Twice married, Debussy had numerous affairs. Green-eyed Gabrielle Dupont, who can be seen in all her statuesque glory among the photographs in Lockspeiser’s book, attempted suicide when their ten-year relationship ended, and his first wife shot herself on the Place du Concorde after a letter from Debussy telling her that the marriage was over (she survived). That’s the composer’s 11-year-old daughter, Claude-Emma (Chouchou), sharing a picnic on the grass with her straw-hatted father in the photograph on the cover of Arturo Benedetti Michelangeli’s 1988 recording of the Preludes. You can imagine something of the father-daughter relationship if you to go to “Debussy plays Debussy” on YouTube and listen as Debussy plays “Golliwog’s Cake-Walk,” from the Childrens Corner suite he wrote for Chouchou, whose smiles, he told a friend, “helped him overcome periods of black depression.” In a letter home, he writes of how sad he is “not to hear your songs and your laughter and all that noise which sometimes makes you an unbearable little person.” Before going into surgery in 1915, he tells his wife that she and Chouchou “are the only two beings who should prevent me from disappearing altogether.”

The Last Word

For Lockspeiser, Debussy’s child provides the most reliable eyewitness account of his death from cancer on March 25, 1918, as German artillery bombarded Paris. In a letter to her half-brother, she writes, “When I went back into the room Papa was sleeping and breathing regularly but in short breaths. He went on sleeping in this way until ten o’clock in the evening, and at this time, sweetly, angelically, he went to sleep for ever.” At the funeral, Chouchou did her best not to cry, for her distraught mother’s sake. “I saw him for the last time in that horrible box …. As I almost fell over I couldn’t kiss him.”

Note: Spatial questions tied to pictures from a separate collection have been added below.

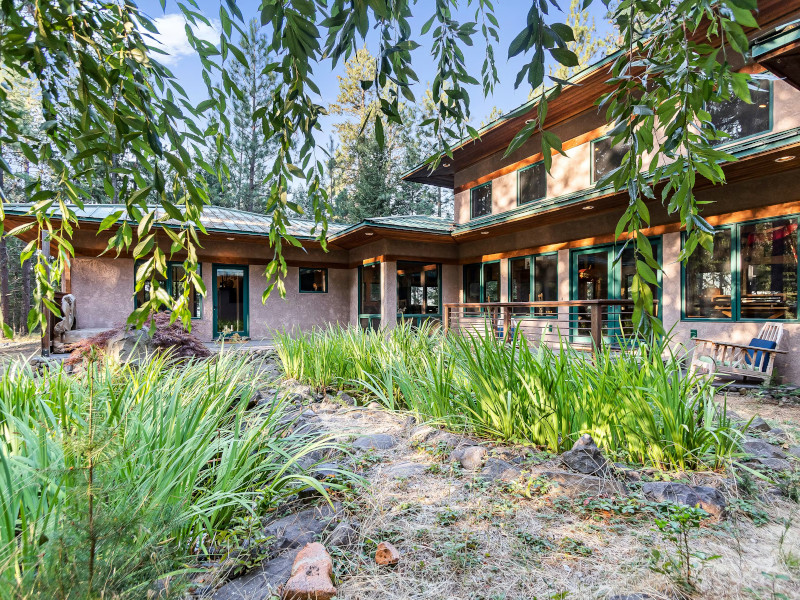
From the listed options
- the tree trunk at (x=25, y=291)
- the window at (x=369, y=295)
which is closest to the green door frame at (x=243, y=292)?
the window at (x=369, y=295)

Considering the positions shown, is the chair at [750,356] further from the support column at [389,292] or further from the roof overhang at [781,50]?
the support column at [389,292]

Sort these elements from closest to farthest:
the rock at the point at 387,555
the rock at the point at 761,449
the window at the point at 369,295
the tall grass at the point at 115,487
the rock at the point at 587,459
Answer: the tall grass at the point at 115,487 → the rock at the point at 387,555 → the rock at the point at 587,459 → the rock at the point at 761,449 → the window at the point at 369,295

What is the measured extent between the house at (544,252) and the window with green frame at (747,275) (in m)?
0.02

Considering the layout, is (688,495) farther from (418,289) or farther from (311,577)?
(418,289)

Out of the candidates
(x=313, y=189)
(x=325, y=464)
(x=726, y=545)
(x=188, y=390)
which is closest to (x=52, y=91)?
(x=313, y=189)

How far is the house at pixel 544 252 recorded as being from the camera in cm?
571

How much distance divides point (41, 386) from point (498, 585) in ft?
9.44

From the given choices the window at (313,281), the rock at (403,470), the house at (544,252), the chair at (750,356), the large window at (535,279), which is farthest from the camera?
the window at (313,281)

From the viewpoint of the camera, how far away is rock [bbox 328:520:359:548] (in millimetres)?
1659

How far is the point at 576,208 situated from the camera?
295 inches

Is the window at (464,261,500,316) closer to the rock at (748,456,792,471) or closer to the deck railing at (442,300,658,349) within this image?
the deck railing at (442,300,658,349)

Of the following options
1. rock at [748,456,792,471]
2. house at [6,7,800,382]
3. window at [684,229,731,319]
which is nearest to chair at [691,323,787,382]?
house at [6,7,800,382]

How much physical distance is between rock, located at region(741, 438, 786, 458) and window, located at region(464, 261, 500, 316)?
7.59 metres

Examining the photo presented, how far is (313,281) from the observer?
12.3m
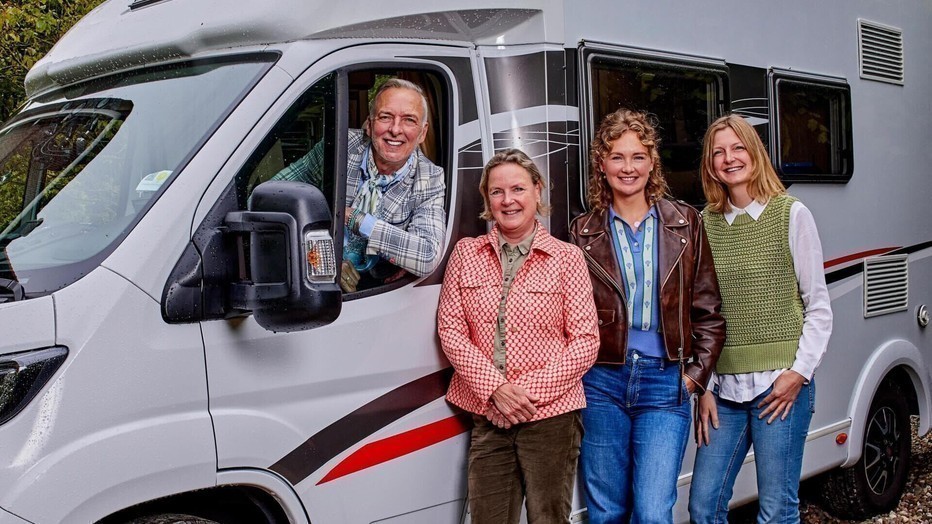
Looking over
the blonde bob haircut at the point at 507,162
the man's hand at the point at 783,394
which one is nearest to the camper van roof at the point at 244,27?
the blonde bob haircut at the point at 507,162

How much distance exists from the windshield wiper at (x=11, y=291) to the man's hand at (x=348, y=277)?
1018mm

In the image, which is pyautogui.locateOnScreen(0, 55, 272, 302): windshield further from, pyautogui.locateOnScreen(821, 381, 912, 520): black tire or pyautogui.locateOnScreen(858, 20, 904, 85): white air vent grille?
pyautogui.locateOnScreen(821, 381, 912, 520): black tire

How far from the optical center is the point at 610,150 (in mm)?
4016

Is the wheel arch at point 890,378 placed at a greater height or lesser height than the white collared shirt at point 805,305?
lesser

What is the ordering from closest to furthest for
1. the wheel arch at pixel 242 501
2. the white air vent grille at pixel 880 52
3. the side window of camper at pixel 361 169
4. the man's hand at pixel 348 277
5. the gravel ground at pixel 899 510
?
1. the wheel arch at pixel 242 501
2. the side window of camper at pixel 361 169
3. the man's hand at pixel 348 277
4. the white air vent grille at pixel 880 52
5. the gravel ground at pixel 899 510

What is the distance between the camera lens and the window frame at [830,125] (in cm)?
520

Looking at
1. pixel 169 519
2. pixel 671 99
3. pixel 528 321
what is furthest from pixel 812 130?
pixel 169 519

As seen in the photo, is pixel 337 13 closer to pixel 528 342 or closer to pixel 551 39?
pixel 551 39

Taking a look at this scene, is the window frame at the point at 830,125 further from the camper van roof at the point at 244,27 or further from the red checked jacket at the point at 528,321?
the red checked jacket at the point at 528,321

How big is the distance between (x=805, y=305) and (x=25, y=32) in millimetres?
6494

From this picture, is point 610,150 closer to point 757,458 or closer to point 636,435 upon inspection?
point 636,435

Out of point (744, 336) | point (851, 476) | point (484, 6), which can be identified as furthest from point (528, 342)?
point (851, 476)

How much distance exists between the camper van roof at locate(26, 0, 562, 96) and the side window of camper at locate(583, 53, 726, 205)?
13.6 inches

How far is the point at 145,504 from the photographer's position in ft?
10.2
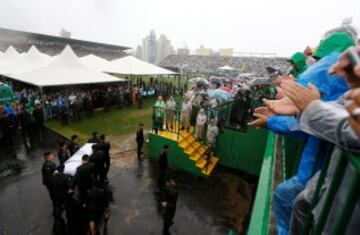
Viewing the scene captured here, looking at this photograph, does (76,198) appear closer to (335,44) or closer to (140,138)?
(140,138)

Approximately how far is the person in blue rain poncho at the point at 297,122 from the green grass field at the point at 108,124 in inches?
410

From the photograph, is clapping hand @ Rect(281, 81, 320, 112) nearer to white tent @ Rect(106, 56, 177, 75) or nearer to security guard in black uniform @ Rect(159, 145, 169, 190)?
security guard in black uniform @ Rect(159, 145, 169, 190)

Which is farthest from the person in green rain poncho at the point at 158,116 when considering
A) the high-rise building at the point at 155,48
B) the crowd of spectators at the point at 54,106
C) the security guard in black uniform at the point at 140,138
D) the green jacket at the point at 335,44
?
the high-rise building at the point at 155,48

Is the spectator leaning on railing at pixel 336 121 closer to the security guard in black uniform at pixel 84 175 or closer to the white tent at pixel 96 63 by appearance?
the security guard in black uniform at pixel 84 175

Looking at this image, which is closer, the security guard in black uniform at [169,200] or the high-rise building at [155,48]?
the security guard in black uniform at [169,200]

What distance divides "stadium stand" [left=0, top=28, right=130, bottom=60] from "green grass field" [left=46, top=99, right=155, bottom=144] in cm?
2515

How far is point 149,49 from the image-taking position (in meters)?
109

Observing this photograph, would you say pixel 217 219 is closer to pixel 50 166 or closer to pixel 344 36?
pixel 50 166

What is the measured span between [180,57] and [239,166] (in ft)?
176

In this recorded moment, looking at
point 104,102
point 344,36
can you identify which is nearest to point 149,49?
point 104,102

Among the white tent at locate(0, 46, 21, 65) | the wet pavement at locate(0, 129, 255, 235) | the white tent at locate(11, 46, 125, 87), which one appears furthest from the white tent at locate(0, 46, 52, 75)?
the wet pavement at locate(0, 129, 255, 235)

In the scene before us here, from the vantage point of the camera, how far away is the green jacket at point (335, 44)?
1995 mm

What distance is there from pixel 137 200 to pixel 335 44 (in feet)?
22.1

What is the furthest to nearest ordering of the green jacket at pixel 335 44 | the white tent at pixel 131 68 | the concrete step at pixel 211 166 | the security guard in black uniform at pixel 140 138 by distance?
the white tent at pixel 131 68 < the security guard in black uniform at pixel 140 138 < the concrete step at pixel 211 166 < the green jacket at pixel 335 44
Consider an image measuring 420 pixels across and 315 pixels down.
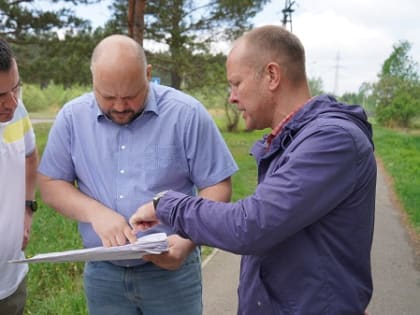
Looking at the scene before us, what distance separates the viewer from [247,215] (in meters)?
1.65

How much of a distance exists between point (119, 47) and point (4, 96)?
1.86ft

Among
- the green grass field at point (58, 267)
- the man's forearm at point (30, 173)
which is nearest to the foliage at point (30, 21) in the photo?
→ the green grass field at point (58, 267)

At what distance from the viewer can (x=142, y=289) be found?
8.02ft

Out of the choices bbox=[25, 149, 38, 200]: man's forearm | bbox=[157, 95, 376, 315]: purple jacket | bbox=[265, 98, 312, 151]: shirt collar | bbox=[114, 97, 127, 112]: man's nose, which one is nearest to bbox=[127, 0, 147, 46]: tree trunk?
bbox=[25, 149, 38, 200]: man's forearm

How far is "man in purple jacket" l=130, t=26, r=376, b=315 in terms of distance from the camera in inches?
63.8

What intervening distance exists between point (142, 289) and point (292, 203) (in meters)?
1.14

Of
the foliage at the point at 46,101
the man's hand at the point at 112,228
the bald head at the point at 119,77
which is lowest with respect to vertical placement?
the foliage at the point at 46,101

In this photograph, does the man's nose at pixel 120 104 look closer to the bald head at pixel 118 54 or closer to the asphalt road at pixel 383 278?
the bald head at pixel 118 54

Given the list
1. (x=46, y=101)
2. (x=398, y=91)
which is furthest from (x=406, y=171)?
(x=46, y=101)

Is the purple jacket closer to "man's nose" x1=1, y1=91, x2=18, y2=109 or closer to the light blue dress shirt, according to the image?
the light blue dress shirt

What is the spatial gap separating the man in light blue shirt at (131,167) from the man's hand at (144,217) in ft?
0.69

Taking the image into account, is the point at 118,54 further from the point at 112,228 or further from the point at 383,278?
the point at 383,278

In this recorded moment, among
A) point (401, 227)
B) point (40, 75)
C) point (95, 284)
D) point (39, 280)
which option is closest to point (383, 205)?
point (401, 227)

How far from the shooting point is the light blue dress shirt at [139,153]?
238cm
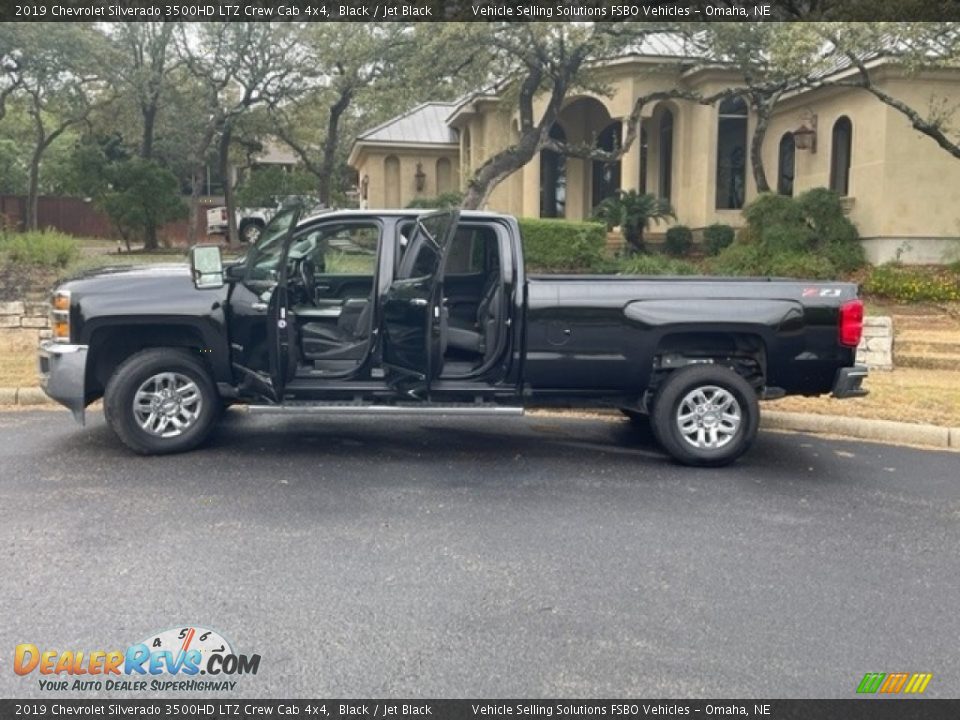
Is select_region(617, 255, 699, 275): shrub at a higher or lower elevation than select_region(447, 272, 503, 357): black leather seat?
higher

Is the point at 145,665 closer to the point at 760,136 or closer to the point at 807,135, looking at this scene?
the point at 807,135

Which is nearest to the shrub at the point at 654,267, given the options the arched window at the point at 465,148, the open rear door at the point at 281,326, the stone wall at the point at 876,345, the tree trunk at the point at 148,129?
the stone wall at the point at 876,345

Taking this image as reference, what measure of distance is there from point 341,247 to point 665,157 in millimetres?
18663

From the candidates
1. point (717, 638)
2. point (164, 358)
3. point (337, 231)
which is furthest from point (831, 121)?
point (717, 638)

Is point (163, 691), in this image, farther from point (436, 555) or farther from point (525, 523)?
point (525, 523)

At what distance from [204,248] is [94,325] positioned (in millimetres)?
1015

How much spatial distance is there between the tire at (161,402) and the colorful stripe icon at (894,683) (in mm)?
5058

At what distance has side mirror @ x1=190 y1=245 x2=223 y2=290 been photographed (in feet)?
22.6

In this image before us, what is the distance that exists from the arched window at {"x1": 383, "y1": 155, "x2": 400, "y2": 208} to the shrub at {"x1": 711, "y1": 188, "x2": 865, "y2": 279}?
47.7 feet

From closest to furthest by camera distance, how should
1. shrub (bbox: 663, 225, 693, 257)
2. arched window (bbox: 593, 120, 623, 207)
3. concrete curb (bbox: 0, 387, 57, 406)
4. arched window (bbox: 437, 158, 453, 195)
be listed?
concrete curb (bbox: 0, 387, 57, 406)
shrub (bbox: 663, 225, 693, 257)
arched window (bbox: 593, 120, 623, 207)
arched window (bbox: 437, 158, 453, 195)

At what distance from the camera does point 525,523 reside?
5660 mm

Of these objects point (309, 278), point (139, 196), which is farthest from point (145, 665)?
point (139, 196)

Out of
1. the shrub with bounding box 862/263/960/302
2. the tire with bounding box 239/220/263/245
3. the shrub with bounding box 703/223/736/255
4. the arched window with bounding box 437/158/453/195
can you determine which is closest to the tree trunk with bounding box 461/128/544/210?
the shrub with bounding box 703/223/736/255

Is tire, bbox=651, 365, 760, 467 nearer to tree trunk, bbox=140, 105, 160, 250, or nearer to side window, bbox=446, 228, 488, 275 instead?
side window, bbox=446, 228, 488, 275
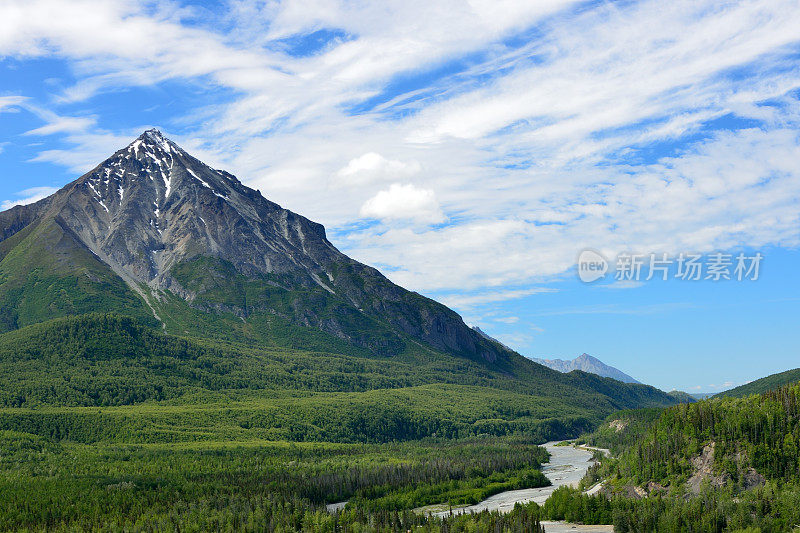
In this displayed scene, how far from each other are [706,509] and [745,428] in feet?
96.1

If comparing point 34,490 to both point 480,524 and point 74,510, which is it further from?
point 480,524

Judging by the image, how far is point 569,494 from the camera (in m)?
189

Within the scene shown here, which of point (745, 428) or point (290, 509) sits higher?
point (745, 428)

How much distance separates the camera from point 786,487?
158 m

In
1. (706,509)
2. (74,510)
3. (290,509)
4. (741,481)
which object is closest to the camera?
(706,509)

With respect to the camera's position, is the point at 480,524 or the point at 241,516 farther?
the point at 241,516

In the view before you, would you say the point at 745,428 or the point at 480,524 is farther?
the point at 745,428

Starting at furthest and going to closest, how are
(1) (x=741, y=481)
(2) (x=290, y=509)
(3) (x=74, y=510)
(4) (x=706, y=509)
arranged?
(2) (x=290, y=509)
(3) (x=74, y=510)
(1) (x=741, y=481)
(4) (x=706, y=509)

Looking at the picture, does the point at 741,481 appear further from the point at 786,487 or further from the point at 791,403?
the point at 791,403

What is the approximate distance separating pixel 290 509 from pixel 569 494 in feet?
244

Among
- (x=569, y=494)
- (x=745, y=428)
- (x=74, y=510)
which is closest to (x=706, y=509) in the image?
(x=745, y=428)

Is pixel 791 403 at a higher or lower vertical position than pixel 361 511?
higher

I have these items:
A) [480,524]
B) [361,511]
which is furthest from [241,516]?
[480,524]

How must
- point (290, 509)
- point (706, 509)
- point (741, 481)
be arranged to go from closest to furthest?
point (706, 509) → point (741, 481) → point (290, 509)
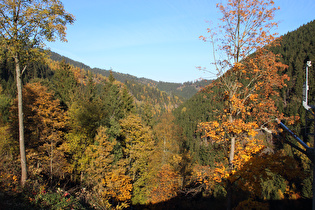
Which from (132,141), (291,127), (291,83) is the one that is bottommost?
(132,141)

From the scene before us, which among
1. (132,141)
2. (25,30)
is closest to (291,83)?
(132,141)

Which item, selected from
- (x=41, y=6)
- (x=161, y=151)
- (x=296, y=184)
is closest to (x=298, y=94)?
(x=296, y=184)

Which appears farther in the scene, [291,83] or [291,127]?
[291,83]

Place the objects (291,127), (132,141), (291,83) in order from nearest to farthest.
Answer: (132,141) < (291,127) < (291,83)

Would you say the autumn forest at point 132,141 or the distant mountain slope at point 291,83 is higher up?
the distant mountain slope at point 291,83

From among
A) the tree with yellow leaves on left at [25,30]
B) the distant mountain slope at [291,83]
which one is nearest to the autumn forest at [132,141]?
the tree with yellow leaves on left at [25,30]

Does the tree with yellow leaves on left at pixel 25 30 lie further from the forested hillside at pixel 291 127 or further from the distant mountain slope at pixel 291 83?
the distant mountain slope at pixel 291 83

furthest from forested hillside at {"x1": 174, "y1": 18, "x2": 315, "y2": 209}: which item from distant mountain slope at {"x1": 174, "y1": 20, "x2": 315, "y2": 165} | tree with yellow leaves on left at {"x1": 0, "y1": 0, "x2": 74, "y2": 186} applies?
tree with yellow leaves on left at {"x1": 0, "y1": 0, "x2": 74, "y2": 186}

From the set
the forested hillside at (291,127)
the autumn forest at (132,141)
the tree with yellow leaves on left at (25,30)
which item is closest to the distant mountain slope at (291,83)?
the forested hillside at (291,127)

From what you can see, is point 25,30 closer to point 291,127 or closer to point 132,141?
point 132,141

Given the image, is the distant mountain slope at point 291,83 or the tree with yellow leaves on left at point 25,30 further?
the distant mountain slope at point 291,83

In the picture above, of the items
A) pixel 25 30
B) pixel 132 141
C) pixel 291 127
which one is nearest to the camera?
pixel 25 30

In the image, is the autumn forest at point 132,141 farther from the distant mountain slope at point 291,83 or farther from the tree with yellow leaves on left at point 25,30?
the distant mountain slope at point 291,83

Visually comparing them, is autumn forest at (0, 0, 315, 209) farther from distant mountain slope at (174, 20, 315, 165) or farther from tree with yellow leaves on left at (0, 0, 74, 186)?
distant mountain slope at (174, 20, 315, 165)
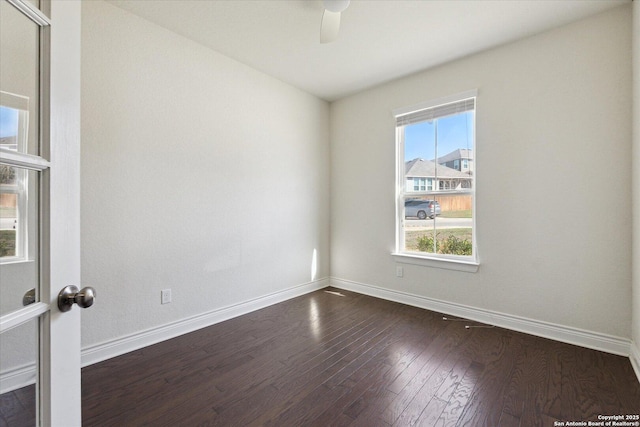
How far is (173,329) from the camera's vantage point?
2525mm

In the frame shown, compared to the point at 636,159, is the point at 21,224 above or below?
below

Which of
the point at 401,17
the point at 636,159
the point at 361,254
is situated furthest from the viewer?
the point at 361,254

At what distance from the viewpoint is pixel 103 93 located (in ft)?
7.02

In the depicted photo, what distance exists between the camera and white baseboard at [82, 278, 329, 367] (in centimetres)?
212

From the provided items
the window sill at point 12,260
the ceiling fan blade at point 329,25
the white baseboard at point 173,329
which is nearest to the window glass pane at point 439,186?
the ceiling fan blade at point 329,25

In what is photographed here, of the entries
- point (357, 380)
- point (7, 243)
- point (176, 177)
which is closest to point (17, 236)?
point (7, 243)

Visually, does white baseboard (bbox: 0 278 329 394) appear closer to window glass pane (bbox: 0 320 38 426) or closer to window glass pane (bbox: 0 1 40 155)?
window glass pane (bbox: 0 320 38 426)

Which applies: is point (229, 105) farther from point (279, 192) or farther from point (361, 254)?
point (361, 254)

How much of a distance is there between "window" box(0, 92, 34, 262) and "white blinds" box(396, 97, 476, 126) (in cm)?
324

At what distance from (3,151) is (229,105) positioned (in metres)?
2.51

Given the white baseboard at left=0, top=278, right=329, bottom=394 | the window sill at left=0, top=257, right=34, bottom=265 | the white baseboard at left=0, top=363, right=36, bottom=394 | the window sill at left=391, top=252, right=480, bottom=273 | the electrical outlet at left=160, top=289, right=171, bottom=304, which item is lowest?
the white baseboard at left=0, top=278, right=329, bottom=394

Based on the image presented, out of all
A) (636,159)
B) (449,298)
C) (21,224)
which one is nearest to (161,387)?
(21,224)

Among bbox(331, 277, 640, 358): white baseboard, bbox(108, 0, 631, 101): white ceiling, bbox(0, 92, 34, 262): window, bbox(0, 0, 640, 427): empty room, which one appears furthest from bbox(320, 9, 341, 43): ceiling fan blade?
bbox(331, 277, 640, 358): white baseboard

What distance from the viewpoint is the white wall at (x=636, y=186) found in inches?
77.5
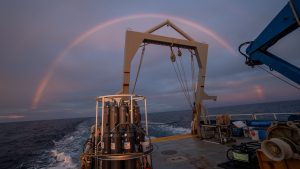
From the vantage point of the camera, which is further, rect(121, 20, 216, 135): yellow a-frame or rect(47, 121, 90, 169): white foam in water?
rect(47, 121, 90, 169): white foam in water

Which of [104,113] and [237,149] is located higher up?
[104,113]

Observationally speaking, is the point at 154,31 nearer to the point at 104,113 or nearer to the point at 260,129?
the point at 104,113

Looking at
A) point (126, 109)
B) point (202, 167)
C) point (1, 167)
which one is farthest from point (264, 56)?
point (1, 167)

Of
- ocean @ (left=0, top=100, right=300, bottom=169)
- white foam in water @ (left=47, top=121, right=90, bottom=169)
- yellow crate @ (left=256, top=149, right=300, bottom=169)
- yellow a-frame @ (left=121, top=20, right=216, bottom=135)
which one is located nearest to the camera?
yellow crate @ (left=256, top=149, right=300, bottom=169)

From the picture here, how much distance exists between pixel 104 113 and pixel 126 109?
781 millimetres

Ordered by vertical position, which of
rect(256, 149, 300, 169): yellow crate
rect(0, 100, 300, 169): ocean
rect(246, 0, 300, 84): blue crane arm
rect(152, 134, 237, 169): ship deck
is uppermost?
rect(246, 0, 300, 84): blue crane arm

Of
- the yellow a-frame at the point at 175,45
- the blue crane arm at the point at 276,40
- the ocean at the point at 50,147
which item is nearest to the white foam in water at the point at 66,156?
the ocean at the point at 50,147

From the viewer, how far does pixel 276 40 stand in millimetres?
5875

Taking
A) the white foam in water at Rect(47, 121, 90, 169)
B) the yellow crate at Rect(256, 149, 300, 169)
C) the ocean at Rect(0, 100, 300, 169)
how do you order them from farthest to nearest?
the ocean at Rect(0, 100, 300, 169) < the white foam in water at Rect(47, 121, 90, 169) < the yellow crate at Rect(256, 149, 300, 169)

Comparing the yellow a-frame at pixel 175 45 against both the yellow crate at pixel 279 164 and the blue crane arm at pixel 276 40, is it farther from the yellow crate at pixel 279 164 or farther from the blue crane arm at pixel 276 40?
the yellow crate at pixel 279 164

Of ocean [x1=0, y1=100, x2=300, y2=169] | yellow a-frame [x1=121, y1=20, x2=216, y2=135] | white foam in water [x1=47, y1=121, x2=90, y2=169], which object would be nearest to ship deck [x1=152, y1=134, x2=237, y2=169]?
ocean [x1=0, y1=100, x2=300, y2=169]

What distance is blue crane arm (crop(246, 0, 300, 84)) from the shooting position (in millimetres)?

Chouchou herself had less than a year to live. Her death, during the diphteria epidemic, was thought to be due to an erroneous diagnosis.

Edward Lockspeiser’s biography was an invaluable resource that would not have been available but for the Princeton Public Library, which also had the Claudio Abbado Wiener Philarmonic recording of Pelléas et Mélisande, a hypnotic experience when listened to with headphones between midnight and three in the morning. I also consulted Debussy On Music, which I found at last year’s Bryn Mawr-Wellesley Book Sale.